TEXT SHOWN.
----
But Valery Giscard d'Estaing, president of the European Convention, will on Tuesday reveal that he accepts that the veto should still be available to member states.
The Iraq crisis severely damaged Europe's attempts to speak with one voice, prompting Mr Giscard d'Estaing to observe: "Europe does not have a common foreign policy."
But he has discounted calls from the European Commission for foreign policy to be treated more like other areas of EU policy, where majority voting is the norm.
Today Mr Giscard d'Estaing's inner team, or praesidium, will present the final details of the first full draft of the new EU constitution, which must be completed by June 20.
Earlier drafts said foreign policy could be decided by majority voting where there was a joint proposal from the Commission and the new EU foreign secretary.
But the new draft will make it clear that member states will still have to act by unanimity in deciding where the EU should have a common policy - for instance in the Middle East or the Balkans.
Only where heads of government ask the EU foreign secretary to draw up detailed plans to implement the common policy would majority voting apply.
"Qualified majority voting has been weakened in the praesidium," said a spokesman for the Commission. "I am sure that many people in the convention will be disappointed."
The new arrangements will please France and Britain, which will also win guarantees in the new treaty that they will keep their seats on the United Nations Security Council.
Another controversial foreign policy proposal - creation of an EU diplomatic service - will also not feature in the treaty, although it could still be created informally under a different name.
----
DATA.
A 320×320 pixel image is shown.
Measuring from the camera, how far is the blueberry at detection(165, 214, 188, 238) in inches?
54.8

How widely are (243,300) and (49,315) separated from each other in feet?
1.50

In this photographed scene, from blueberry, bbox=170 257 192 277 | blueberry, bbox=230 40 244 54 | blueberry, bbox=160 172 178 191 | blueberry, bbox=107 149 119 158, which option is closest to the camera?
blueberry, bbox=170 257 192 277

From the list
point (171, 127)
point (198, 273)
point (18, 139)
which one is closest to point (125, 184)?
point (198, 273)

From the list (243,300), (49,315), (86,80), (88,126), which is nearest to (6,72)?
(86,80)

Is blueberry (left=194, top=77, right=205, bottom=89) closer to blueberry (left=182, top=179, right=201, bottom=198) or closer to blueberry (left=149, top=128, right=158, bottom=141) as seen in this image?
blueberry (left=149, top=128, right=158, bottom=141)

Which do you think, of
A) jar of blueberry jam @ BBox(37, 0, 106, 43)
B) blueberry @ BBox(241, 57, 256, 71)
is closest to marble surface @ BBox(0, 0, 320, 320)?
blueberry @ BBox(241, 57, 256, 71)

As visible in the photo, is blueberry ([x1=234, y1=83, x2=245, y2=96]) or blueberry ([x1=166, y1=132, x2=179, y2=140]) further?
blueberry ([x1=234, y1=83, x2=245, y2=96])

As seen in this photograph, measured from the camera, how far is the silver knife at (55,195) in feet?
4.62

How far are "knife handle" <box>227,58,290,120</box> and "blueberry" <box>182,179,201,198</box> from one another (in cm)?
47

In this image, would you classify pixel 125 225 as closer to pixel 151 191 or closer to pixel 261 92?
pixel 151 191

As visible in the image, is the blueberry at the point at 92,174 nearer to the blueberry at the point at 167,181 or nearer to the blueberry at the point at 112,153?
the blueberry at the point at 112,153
----
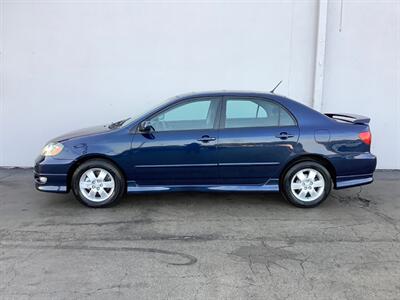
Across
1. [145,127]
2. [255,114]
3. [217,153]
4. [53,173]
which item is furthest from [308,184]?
----
REQUIREMENTS.
(a) List every country named in the passage on EU foreign policy.
(b) Retype the passage on EU foreign policy word for word from "But Valery Giscard" to "EU foreign secretary.".
The material in the two blocks is separate from the passage on EU foreign policy.

ANSWERS BELOW.
(a) Iraq, France, Britain

(b)
But Valery Giscard d'Estaing, president of the European Convention, will on Tuesday reveal that he accepts that the veto should still be available to member states.
The Iraq crisis severely damaged Europe's attempts to speak with one voice, prompting Mr Giscard d'Estaing to observe: "Europe does not have a common foreign policy."
But he has discounted calls from the European Commission for foreign policy to be treated more like other areas of EU policy, where majority voting is the norm.
Today Mr Giscard d'Estaing's inner team, or praesidium, will present the final details of the first full draft of the new EU constitution, which must be completed by June 20.
Earlier drafts said foreign policy could be decided by majority voting where there was a joint proposal from the Commission and the new EU foreign secretary.